Em todo o mundo há uma grande variedade de rituais geralmente baseados na religião que sinalizam para o indivíduo e sua comunidade que estão se mudando para a vida adulta. Estes vão desde as cerimônias de confirmação do cristianismo para o bar e bat mitzvahs do judaísmo e os Tirundukuli do hinduísmo e muitos mais. Essas cerimônias testemunhadas pela família e pela comunidade, roupas formais e festas são uma indicação clara de que o status da pessoa estava mudando. Esses rituais destinavam-se a sinalizar para a comunidade os indivíduos com nova maturidade e também para reforçá-la psicologicamente, à medida que assumiam sinais mais externos de independência, como um emprego e aprender a lidar com o dinheiro.

Outra característica do fracasso no lançamento é que cada vez menos pessoas estão se casando ou se casando mais tarde. Para a geração dos nossos pais, a transição para a vida adulta aconteceu de uma só vez: você se casou e saiu de casa, muitas vezes começando sua própria família pouco depois. Ninguém está dizendo que precisamos voltar aos casamentos precoces, mas claramente nossos ritos de passagem não acompanharam os tempos.

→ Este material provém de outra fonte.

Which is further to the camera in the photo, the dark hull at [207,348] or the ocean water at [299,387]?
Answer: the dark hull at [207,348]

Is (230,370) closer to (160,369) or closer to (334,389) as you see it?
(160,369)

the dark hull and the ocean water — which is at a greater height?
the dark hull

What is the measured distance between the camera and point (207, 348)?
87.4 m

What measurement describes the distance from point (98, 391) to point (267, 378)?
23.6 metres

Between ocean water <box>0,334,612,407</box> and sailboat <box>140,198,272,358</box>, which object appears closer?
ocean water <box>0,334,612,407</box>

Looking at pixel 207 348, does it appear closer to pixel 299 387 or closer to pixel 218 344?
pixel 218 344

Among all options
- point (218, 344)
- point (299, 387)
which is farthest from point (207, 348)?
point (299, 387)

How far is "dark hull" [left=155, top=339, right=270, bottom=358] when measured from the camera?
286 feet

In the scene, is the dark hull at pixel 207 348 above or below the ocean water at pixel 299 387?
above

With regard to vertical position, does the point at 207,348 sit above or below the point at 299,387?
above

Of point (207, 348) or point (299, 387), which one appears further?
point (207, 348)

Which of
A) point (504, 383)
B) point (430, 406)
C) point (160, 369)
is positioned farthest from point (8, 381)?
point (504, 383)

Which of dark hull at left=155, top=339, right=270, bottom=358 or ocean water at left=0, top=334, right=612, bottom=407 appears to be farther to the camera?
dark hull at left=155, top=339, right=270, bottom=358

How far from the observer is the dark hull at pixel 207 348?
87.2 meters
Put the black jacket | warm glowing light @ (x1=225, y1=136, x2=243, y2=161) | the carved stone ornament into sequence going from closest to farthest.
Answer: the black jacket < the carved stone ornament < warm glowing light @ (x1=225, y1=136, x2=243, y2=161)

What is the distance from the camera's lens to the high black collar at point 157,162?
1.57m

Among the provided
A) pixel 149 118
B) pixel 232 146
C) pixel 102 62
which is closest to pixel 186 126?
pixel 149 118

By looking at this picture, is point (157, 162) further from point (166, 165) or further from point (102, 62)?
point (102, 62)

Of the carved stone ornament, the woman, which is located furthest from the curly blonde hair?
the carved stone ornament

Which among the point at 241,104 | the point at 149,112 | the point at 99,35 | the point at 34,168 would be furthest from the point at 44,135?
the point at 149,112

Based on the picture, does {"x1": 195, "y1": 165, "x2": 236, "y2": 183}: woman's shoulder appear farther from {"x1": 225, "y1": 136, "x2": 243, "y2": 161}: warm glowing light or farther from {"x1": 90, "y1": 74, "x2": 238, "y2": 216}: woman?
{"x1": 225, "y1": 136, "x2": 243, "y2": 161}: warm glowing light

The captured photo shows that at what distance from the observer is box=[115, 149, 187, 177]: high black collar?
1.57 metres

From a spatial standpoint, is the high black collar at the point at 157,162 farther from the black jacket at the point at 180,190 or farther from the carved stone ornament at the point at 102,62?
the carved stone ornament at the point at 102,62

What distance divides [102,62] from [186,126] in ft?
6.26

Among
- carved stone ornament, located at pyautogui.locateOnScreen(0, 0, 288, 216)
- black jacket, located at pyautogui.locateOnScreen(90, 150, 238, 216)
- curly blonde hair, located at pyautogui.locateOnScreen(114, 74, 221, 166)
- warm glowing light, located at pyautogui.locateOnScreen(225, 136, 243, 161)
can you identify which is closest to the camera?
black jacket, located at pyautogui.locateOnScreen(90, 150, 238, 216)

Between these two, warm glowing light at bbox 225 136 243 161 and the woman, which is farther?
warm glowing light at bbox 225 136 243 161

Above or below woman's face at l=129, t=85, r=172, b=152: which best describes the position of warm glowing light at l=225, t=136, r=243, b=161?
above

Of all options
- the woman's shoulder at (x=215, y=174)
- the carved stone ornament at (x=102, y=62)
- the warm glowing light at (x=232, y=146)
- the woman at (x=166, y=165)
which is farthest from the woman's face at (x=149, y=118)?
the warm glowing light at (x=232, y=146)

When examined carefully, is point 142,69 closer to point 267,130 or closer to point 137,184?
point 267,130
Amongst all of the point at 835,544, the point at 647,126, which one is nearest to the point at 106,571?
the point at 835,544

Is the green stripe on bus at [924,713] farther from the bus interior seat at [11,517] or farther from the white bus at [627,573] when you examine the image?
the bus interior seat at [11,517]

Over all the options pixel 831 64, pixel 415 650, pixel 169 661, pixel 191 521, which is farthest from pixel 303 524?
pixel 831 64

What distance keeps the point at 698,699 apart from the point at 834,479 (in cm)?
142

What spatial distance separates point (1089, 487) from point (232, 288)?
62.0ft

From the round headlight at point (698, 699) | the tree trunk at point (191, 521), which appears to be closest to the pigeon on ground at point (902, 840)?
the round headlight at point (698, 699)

É claro que precisamos, como sociedade, determinar o que queremos dizer com a idade adulta e depois ajudar a geração mais jovem a fazer essas transições. Isso requer uma noção clara do que ser um adulto implica, por exemplo: a capacidade de pensar além do próprio interesse pessoal estreito, da maturidade emocional, da independência financeira e da participação na comunidade. Se nós mesmos não soubermos, é impossível esperar que a geração mais jovem incorpore essas características e que elas fiquem agitadas. A vida pode tornar-se como um vasto oceano sem quaisquer marcadores para indicar onde estamos na jornada.

Sem a capacidade de fazer cumprir essas passagens da maneira tradicional, a família Rotondo foi forçada a levar tudo para o próximo nível e usar os tribunais para impor a independência de seu filho. Isso pode parecer absurdo, mas talvez não seja realmente surpreendente. Por um período de tempo, o governo italiano estava considerando a legislação para mover sua legião de mamona para fora da casa. Na Itália, atualmente, 66% dos jovens de 18 a 34 anos moram em casa. [iv] É preocupante pensar que chegamos a isso, mas sem uma alternativa, é provável que veremos mais casos em que os pais tomam medidas extremas para lançar seus filhos adultos.

[i] http://www12.statcan.gc.ca/census-recensement/2016/as-sa/98-200-x/201600…

[ii] Marie-Louise Von Franz, “O Problema do Puer Aeternus”, Toronto: Cidade Interiores Books, 2000, 7.

[iii] Arnold von Gennep, “Os Ritos da Passagem”, Chicago: University of Chicago Press, 1960, publicado pela primeira vez em 1909. 3.